Thomson offers label conversion to meet new FDA regs

Related tags Pharmacology Pharmaceutical drug Food and drug administration

Thomson Scientific & Healthcare has launched a new service to
allow pharmaceutical companies to quickly create and modify drug
labels that comply with new US Food and Drug Administration
guidance due to come into play this year.

The FDA's Structured Product Labelling (SPL) guidance published last year, was drawn up to help companies comply with regulations that came into force in 2003 requiring that all labels from medicines should be filed with the agency in electronic format.

The aim is to make it easier for the FDA to process, review, and archive the information, which should also speed up approval and create a standard format for labels which should make the information they contain easier to interpret and, as a result, reduce the risk of medication errors.

By mid-to-late 2005, the FDA wants to receive prescription product labelling electronically in XML format. So pharmaceutical companies now face the challenge of converting existing labelling to SPL format, producing new labels that comply, and managing the information they contain at a much greater level of detail.

Thomson​ claims that its new label conversion and creation service will enable pharmaceutical companies to submit labelling and immediately go to market with labels in the impending FDA-required format.

It is based on the use of Liquent Direct and Liquent InSight Manager, regulatory software systems already widely used for the creation of electronic dossiers used to file for product approvals in the pharma sector. Thomson, which specialises in a rangenof healthcare publishing including the US Physician's desk Reference, acquired Liquent as part of its merger with Information Holdings last year.
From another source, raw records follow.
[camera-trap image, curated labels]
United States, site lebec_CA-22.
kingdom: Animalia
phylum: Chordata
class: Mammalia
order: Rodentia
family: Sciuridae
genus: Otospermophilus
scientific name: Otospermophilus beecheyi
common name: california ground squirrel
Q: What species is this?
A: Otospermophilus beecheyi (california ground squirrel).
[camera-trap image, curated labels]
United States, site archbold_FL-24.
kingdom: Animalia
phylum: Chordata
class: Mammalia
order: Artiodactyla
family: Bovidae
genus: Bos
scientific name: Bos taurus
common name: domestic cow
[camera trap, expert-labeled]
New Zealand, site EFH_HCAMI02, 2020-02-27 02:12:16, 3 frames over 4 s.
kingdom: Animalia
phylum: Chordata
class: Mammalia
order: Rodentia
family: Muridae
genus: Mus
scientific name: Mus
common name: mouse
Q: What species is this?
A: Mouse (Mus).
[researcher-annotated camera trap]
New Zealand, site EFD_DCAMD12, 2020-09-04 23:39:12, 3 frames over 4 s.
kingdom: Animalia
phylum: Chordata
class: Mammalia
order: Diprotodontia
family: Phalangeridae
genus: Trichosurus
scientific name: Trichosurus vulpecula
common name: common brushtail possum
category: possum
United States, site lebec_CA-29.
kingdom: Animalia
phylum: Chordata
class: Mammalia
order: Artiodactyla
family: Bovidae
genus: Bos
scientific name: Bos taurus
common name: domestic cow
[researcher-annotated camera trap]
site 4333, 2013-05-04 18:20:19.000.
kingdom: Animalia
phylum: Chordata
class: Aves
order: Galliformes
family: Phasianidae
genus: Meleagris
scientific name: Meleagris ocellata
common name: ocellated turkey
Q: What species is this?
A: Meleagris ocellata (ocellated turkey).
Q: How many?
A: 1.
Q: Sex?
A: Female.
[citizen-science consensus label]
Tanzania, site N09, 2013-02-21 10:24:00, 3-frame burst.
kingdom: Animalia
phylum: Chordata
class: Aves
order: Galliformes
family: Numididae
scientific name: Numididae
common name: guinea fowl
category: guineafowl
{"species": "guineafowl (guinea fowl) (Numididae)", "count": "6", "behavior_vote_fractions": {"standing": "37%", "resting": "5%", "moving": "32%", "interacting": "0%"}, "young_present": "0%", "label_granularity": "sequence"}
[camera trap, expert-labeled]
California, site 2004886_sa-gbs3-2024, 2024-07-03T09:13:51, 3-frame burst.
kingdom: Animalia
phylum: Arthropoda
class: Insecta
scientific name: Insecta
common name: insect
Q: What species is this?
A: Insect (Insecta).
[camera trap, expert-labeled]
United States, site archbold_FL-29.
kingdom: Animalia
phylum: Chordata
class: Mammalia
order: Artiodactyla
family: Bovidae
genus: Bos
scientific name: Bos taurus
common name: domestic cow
Once approached by a company, Liquent's regulatory specialists will use these proprietary packages to quickly convert their labels into the standard format. Once converted and checked for accuracy, companies can then go through their normal quality assurance and approval cycles, according to the firm.

"Liquent has an established history of document handling and transformation. Now, as a part of Thomson, we can work with our PDR colleagues to offer an end-to-end labelling solution from creation to dissemination of prescribing information,"​ said Jay Nadler, president and CEO of Liquent and senior vice president of Thomson Scientific.